Ex-ITV exec exits SBS in restructure

Former ITV director of factual and daytime Alison Sharman is returning to the UK after leaving her post at Australian cultural pubcaster SBS, which has undergone major restructuring.

Alison SharmanSharman joined SBS three years as head of commissioned content, but will return to the UK with her family at the end of the month. During her time, she ordered shows such as The Family Law, Struggle Street and Rachel Koo’s Kitchen Notebook.

“We thank Alison for her invaluable contribution to SBS,” said SBS director of TV and online content Marshall Heald. “In her time Alison has led an esteemed slate of great commissioned content across SBS, including the coup of bringing renowned chef Heston Blumenthal to the network.”
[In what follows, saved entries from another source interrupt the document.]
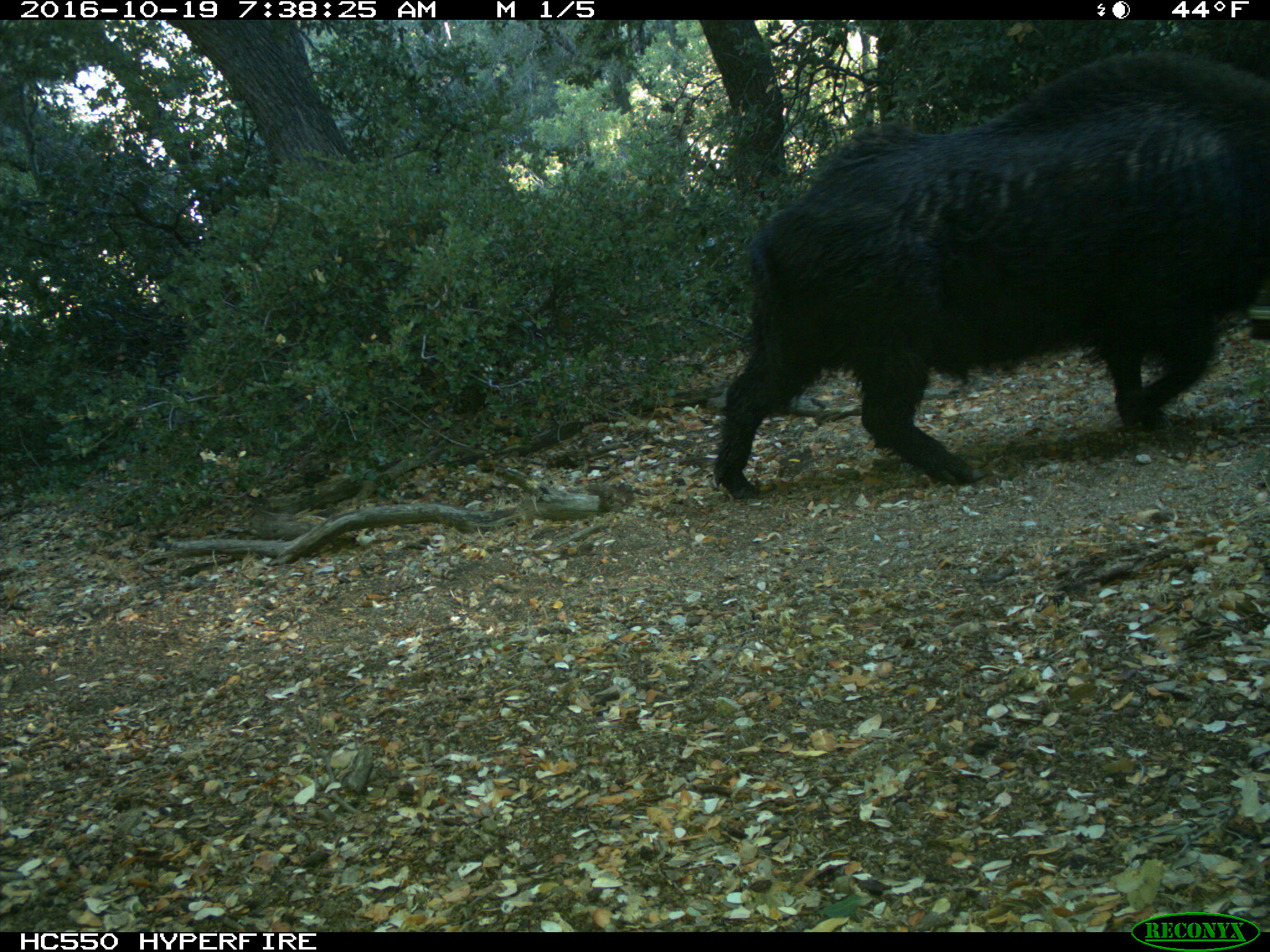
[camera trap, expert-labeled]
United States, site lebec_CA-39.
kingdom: Animalia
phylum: Chordata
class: Mammalia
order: Artiodactyla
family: Suidae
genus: Sus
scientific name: Sus scrofa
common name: wild boar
Sharman’s role at ITV was split into two when she exited in 2013, with Helen Warner taking on daytime and then BBC Four controller Richard Klein becoming factual chief. He recently left the commercial broadcaster following Kevin Lygo’s appointment as director of television.

As of May, SBS’s commissioning division will become two teams – scripted and and unscripted, in a restructure aimed at better focusing its investments. Sharman, who is also a former BBC daytime and children’s TV controller, had overseen both teams.

John Godfrey, currently head of documentaries, will lead the unscripted team as head on non-scripted content. Commissioning editor Joseph Maxwell has been promoted to replace him as head of docs.

Sue Masters, SBS’s executive producer of drama who’s overseeing the upcoming drama Deep Water, has been named head of scripted content. Her division will oversee all drama and comedy.

Both the scripted and non-scripted divisions will appoint new commissioning editors.

“The SBS Charter is at the heart of SBS commissioned content and these changes are about ensuring we are well-placed to continue our momentum of audience growth and to leverage new opportunities across key genres in scripted and non-scripted content that delivers distinctive, inspiring and entertaining programs for Australian audiences,” said Heald.

The news comes at an uncertain time for SBS, with debate continuing over whether it will eventually merge with larger pubcaster cousin the ABC.

The latter’s outgoing managing director, Mark Scott, in February said there should be a “grown-up conversation” about a merger, which could save millions of dollars each year.